# Another Rom Site Closed Down



## enigmaindex (Nov 2, 2007)

Well im not sure how many of you used 1rom.net but i did to get all different types of roms since other major rom sites have been closed. But sadly it has been shut down. 1rom was open for about a year. It's sad but i guess they had it coming.

*LINK REMOVED.* Warez in a click or two.

EDIT: Sorry about that, i should of quoted instead of providing a link.

*UPDATE:*  Straight from 1rom



			
				QUOTE said:
			
		

> One of our veteran forum users has taken it upon himself to take over the forums. He is going to turn them into a ROM sharing community; not unlike the way warez boards are run.


----------



## PikaPika (Nov 2, 2007)

Through that link there are actual rom links, might want to edit your post.


----------



## Ace Gunman (Nov 2, 2007)

Hm, they really seem to be cracking down lately. But meh, they can close all the ROM sites in the world, but as Napster proved with music downloading: you can shut down the big distributors, but you'll never stop the users from sharing. Take one down? 2 more will take its place. Mixed metaphors abound!
_
"Can't stop the signal"_


----------



## TLSpartan (Nov 2, 2007)

I loved that site 
	

	
	
		
		

		
			





 . I am going to miss that site so much. It had everything and there was only one ad at the top of the site.


----------



## Mieki (Nov 2, 2007)

Romulation has been taken down as well...


----------



## Lumstar (Nov 2, 2007)

Didn't know about that site. I just hope it doesn't impact the availability of obscure games.

Such as Hyper Street Fighter II: The Anniversary Edition. Which is notable for not only being the last coin operated Street Fighter release to date, but also the final game to use CPS-2 hardware. Even outliving CPS-3. I believe it was exclusive to Japan in arcades as well (not it's console ports). Never found pictures of the cabinet or marquee, though the ROMs are dumped and recently playable.


----------



## shakirmoledina (Nov 2, 2007)

man that was a great site but still there are more out there including non-websites so impossible to remove all but good to minimize


----------



## laurenz (Nov 2, 2007)

Downloading (NDS) roms from sites is lame. Get usenet or start using mIRC.


----------



## Mewgia (Nov 2, 2007)
....
Tasks to perform ->
#1 In the forum thread about the ROM site shutdown, copy the text from "## shakirmoledina (Nov" up to and including "start using mIRC.".
#2 Answer these questions about the forum thread on the ROM site shutdown:
(a) About how long was 1rom open?
(b) Which other site does Mieki say has been taken down?
(c) What two things does laurenz suggest using instead of downloading roms from sites?
#3 Pick up the forum thread on the ROM site shutdown from where it stops and continue it.

Given information ->
....
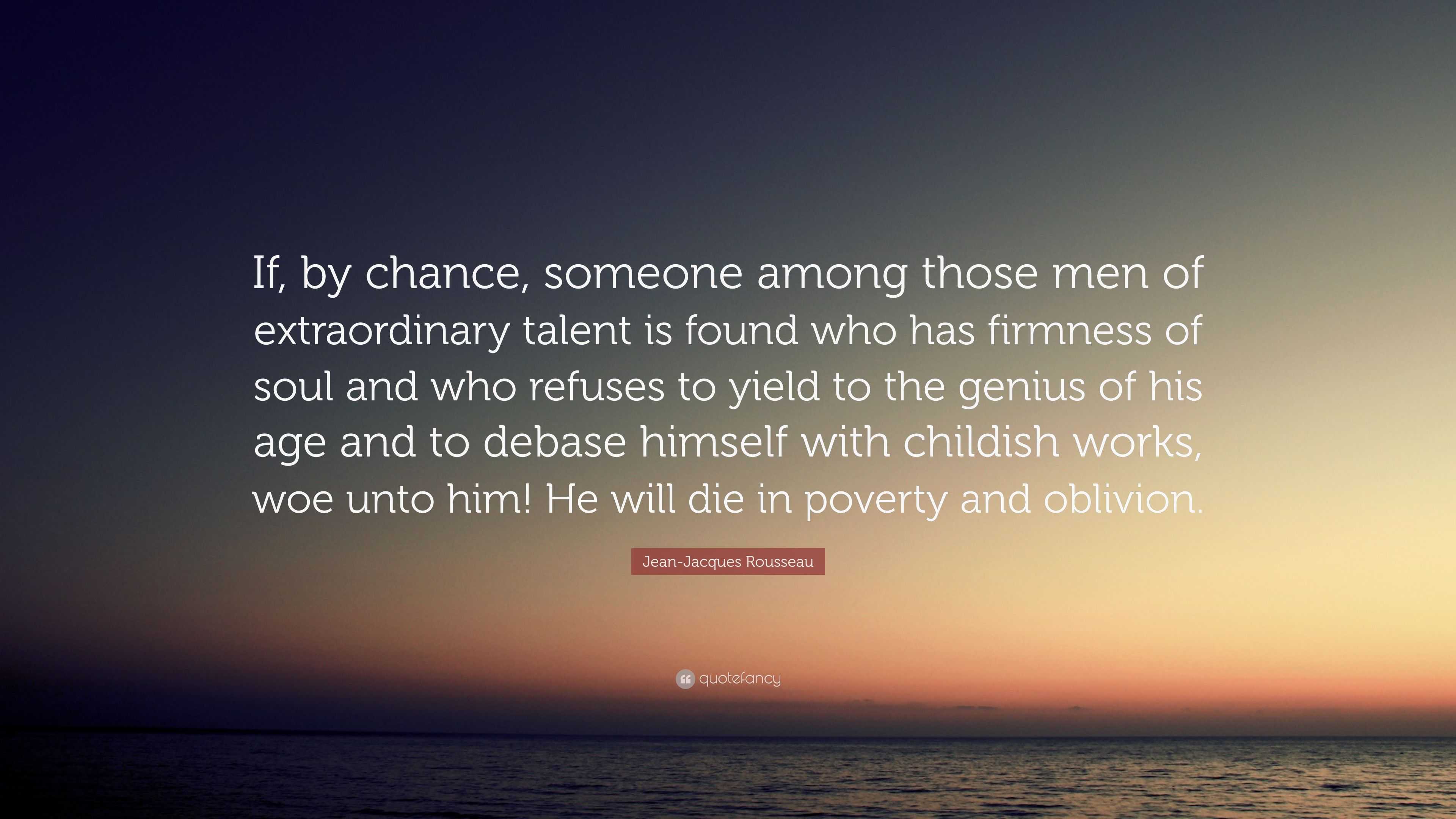 Jean-Jacques Rousseau Quote: “If, by chance, someone among those men of ...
....
Responses ->
#1
## shakirmoledina (Nov 2, 2007)

man that was a great site but still there are more out there including non-websites so impossible to remove all but good to minimize


----------



## laurenz (Nov 2, 2007)

Downloading (NDS) roms from sites is lame. Get usenet or start using mIRC.

#2
(a) About a year.
(b) Romulation.
(c) Usenet and mIRC.

#3
if you want to use websites for downloading roms, I recommend using GRN websites. If you want the exact url of the ds website you'll have to PM me since I don't want want to get banned :X

[edit] ahhh typos. Hate having to use IE7 at school.


----------



## IainDS (Nov 2, 2007)

QUOTE(laurenz @ Nov 2 2007 said:


> Downloading (NDS) roms from sites is lame. Get usenet or start using mIRC.



Agreed.


----------



## BoneMonkey (Nov 2, 2007)

blah those sites sucked anyway lol


----------



## Don Andy (Nov 2, 2007)

QUOTE(laurenz @ Nov 2 2007 said:


> Downloading (NDS) roms from sites is lame. Get usenet or start using mIRC.


Huh, yeah, it's totally lame to get roms in a few clicks, rather than looking for them on Usenet or IRC. I should get a bit more hardcore.

I think I'll just dump them myself. Now that's real 1337.


----------



## arctic_flame (Nov 2, 2007)

QUOTE(Don Andy @ Nov 2 2007 said:


> QUOTE(laurenz @ Nov 2 2007 said:
> 
> 
> > Downloading (NDS) roms from sites is lame. Get usenet or start using mIRC.
> ...



Getting roms from IRC is a few keyboard strokes...


----------



## bobrules (Nov 2, 2007)

so this is why GBAtemp.net doesn't host roms


----------



## Don Andy (Nov 2, 2007)

QUOTE(arctic_flame @ Nov 2 2007 said:


> Getting roms from IRC is a few keyboard strokes...



I'm quite aware of that. I still prefer just clicking the link in my bookmarks and then download. 2-3 Clicks for me.
I don't know why this method of acquiring a rom is any more lame than doing via IRC or Usenet.

I mean, it all results in you having the rom in the end.


----------



## El-ahrairah (Nov 2, 2007)

QUOTE(Don Andy @ Nov 2 2007 said:


> QUOTE(arctic_flame @ Nov 2 2007 said:
> 
> 
> > Getting roms from IRC is a few keyboard strokes...
> ...



Because people who use IRC and Usenet like to think that doing so makes their epeen bigger.


----------



## hanman (Nov 2, 2007)

it's true! my e-penis grew 9.5" when i got newsgroups!  yours can too!


----------



## Skye07 (Nov 2, 2007)

Don't know the site, but I got other ways >_>


----------



## FAST6191 (Nov 2, 2007)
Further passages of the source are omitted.